==== Fragment

16-28 luty 2019 roku

Rozproszona energetyka

Prąd płynie jak bitcoin

Najnowsze technologie śmiało wkraczają do wszystkich gałęzi gospodarki. Informatyzacja, cyfryzacja, komunikacja bezprzewodowa czy operowanie na wielkich zbiorach danych zadomowiły się już w tak ? wydawałoby się ? konserwatywnych branżach jak górnictwo, hutnictwo czy rolnictwo. Jednym z najgłośniejszych trendów ostatnich lat jest cyfrowa waluta, bitcoin, oparta na technologii blockchain. Okazuje się jednak, że można na niej również zbudować rozwiązania, które jeśli nie zrewolucjonizują, to na pewno na trwałe zmienią rynek energetyczny. Wiele firm na polskim rynku energii zaczyna już eksperymentować z zastosowaniem technologii blockchain w energetyce. 

Technologia blockchain, nazywana też technologią rejestrów rozproszonych, jest uważana za najbezpieczniejszy sposób zapisu i przechowywania danych, oparty na algorytmach matematycznych i kryptografii. Za jej pomocą rejestruje się informacje o zdarzeniach gospodarczych lub transakcjach finansowych dokonywanych pomiędzy użytkownikami. Informacje o nich są powielane na komputerach wszystkich uczestników transakcji, a jakakolwiek zmiana informacji wymaga uzgodnienia z pozostałymi bazami danych systemu.

========
==== Zebrane dane

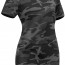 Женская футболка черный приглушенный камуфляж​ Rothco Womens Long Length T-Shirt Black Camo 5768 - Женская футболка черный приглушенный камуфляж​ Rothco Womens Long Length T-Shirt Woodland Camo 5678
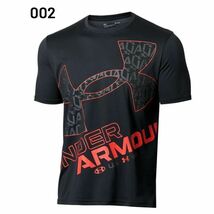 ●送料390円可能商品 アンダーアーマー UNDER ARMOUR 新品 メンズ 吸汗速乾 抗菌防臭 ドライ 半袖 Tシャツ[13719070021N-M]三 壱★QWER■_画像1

========
==== Zebrane dane

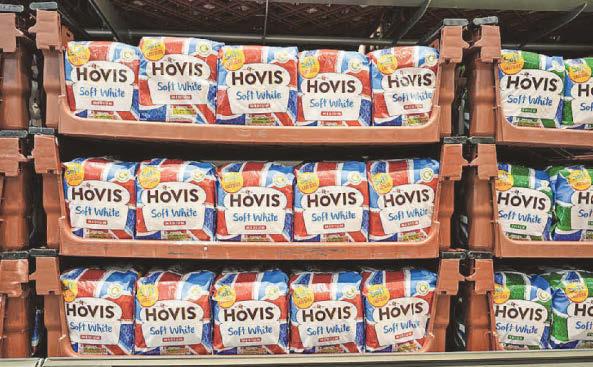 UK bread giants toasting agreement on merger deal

========

O zadaniu:
Jak inaczej nazywana jest technologia blockchain we fragmencie o rozproszonej energetyce? Zamieszczone pozycje nie mają żadnego związku z tym zadaniem.

Twoja odpowiedź:
Nazywana jest też technologią rejestrów rozproszonych.